# Instructions to follow:
Edit the part of the plant-based diet article starting at "Epidemiologic studies35 report" and ending at "obesity (< 6%).", changing "omnivores" to "meat eaters".

START Passage for review

Skip to main content
Canadian Family Physician logoLink to Canadian Family Physician
. 2017 Oct;63(10):744–746.

Time for change

Benefits of a plant-based diet

John D Grant 1,
PMCID: PMC5638464  PMID: 29025793

We humans do not need meat. In fact, we are healthier without it, or at least with less of it in our diets. The Adventist Health Studies provide solid evidence that vegan, vegetarian, and low-meat diets are associated with statistically significant increases in quality of life and modest increases in longevity.1 The world that we inhabit would also be healthier without the commercial meat industry. Factory farms are a waste of resources, environmentally damaging, and ethically indefensible.2 It is time to accept that a plant-predominant diet is best for us individually, as a race, and as a planet.

Health issues

Obesity.

Epidemiologic studies35 report 62.1% of the entire Canadian population to be overweight and 25.4% to be obese. A total of 32% of Canadian children and youth aged 5 to 17 years are overweight or obese. Overall, 40% of men and 29% of women aged 18 and older are overweight, with 27% of men and 25% of women being obese. Vegetarians and vegans, irrespective of age, sex, and geography, are leaner than omnivores,1,6 with a much lower prevalence of obesity (< 6%).

Unhealthy cholesterol levels.

Although cholesterol is essential for human health, high levels of cholesterol in the bloodstream can lead to atherosclerosis and cardiovascular disease. In Canada,7 6% of 6- to 19-year-olds, 12% of 20- to 39-year-olds, and 40% of 40- to 59-year-olds have high levels of low-density lipoprotein cholesterol. Obese children have up to 9 times more cholesterol in their blood than do healthy normal-weight children, with this tracking through to adulthood. Dietary cholesterol comes only from animal products—meat, fish, eggs, and milk. A cross-sectional analysis of a sample of 424 meat eaters, 425 fish eaters, 423 vegetarians, and 422 vegans demonstrated that serum concentrations of total and non–high-density lipoprotein cholesterol and apolipoprotein B were significantly lower in vegans (P < .001).8

Diabetes.

END Passage for review
START Provided data

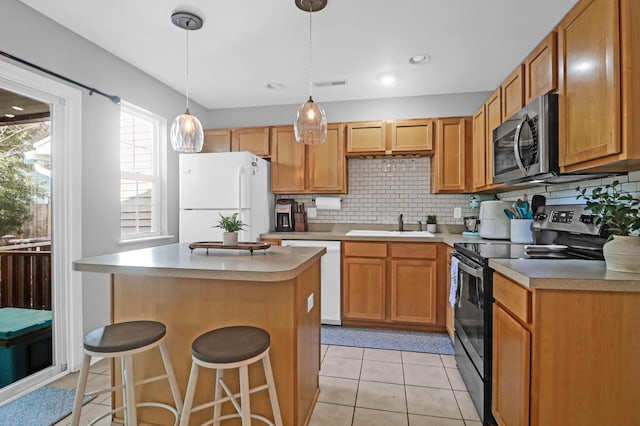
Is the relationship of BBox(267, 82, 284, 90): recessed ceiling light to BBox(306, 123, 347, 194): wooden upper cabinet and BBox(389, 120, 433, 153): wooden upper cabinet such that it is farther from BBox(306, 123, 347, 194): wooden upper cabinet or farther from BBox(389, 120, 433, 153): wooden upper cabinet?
BBox(389, 120, 433, 153): wooden upper cabinet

END Provided data

# Task output:
Epidemiologic studies35 report 62.1% of the entire Canadian population to be overweight and 25.4% to be obese. A total of 32% of Canadian children and youth aged 5 to 17 years are overweight or obese. Overall, 40% of men and 29% of women aged 18 and older are overweight, with 27% of men and 25% of women being obese. Vegetarians and vegans, irrespective of age, sex, and geography, are leaner than meat eaters,1,6 with a much lower prevalence of obesity (< 6%).